= Angélique Cénas =

French actor and opera singer

Angélique Cénas, stage name Mademoiselle Cénas (c. 1757–fl. 1790), was a French stage actress and opera singer.

She was born to the French actress Barbe Marguerite Henry and the French silk merchant Jean-Baptiste Coudurier. In 1770, she took the name of her stepfather, the balett dancer Gaspard Cénas. In 1781, she married the French opera singer Pierre-Henri de Moulinneuf ('Montroze').

She was born in Stockholm in Sweden, were her mother and stepfather was engaged at the Swedish royal court theatre.

She made her debut as a child at the Du Londel Troupe, where she was engaged until 1771. She left Sweden with her family when the French theater were dissolved by king Gustav III of Sweden.

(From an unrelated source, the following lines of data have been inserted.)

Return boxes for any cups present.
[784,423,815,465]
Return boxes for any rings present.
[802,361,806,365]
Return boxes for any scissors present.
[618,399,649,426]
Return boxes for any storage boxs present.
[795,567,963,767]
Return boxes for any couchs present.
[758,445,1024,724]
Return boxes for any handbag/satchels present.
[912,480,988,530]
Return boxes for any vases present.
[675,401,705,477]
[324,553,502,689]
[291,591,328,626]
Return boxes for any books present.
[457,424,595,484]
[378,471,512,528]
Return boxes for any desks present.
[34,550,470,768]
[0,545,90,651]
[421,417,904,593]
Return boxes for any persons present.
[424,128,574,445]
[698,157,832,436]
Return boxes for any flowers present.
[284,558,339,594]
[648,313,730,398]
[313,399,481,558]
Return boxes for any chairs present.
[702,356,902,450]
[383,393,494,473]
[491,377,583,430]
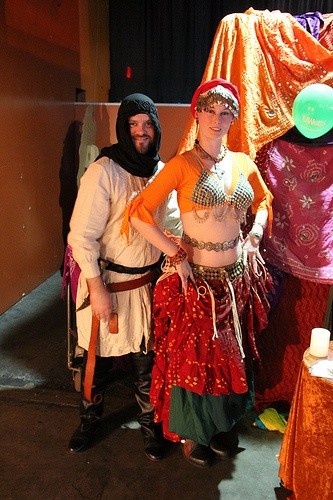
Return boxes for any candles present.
[309,328,330,357]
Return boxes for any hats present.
[191,78,239,121]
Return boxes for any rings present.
[252,258,256,260]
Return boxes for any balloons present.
[292,84,333,139]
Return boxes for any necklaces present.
[194,139,228,180]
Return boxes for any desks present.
[279,341,333,500]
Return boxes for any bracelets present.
[169,248,186,266]
[249,223,265,239]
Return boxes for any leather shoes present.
[182,436,210,468]
[141,423,165,461]
[69,419,101,452]
[209,432,232,460]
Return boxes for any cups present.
[309,327,331,357]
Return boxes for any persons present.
[128,81,274,468]
[60,93,183,461]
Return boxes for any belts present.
[98,254,164,274]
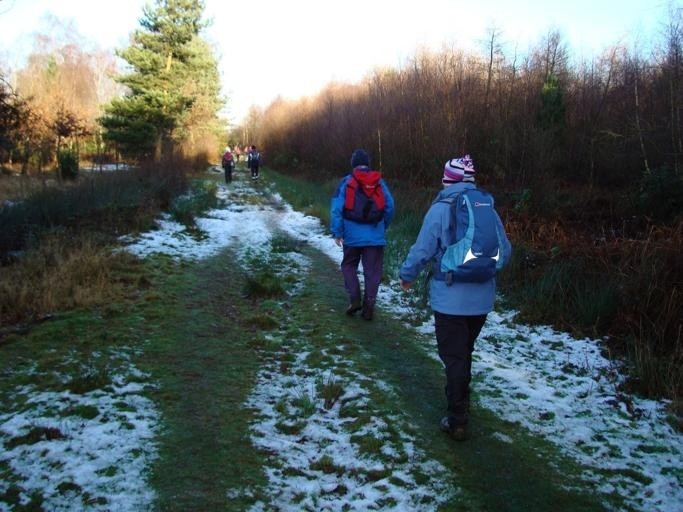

Angélique Cénas performed heroine parts in both comedy and tragedy, and was also an opera singer. She toured with her mother and sister in The Netherlands, the Austrian Netherlands and France with success. She was engaged as first premier opera primadonna and soubrette at the Théâtre de la Monnaie of Brussels between 1779 and 1783. She performed at both Théâtre-Italien and Comédie-Française in Paris in 1783, and was engaged at the French theatre in Amsterdam between 1784 and 1787. She was engaged at Liège in 1788-1790.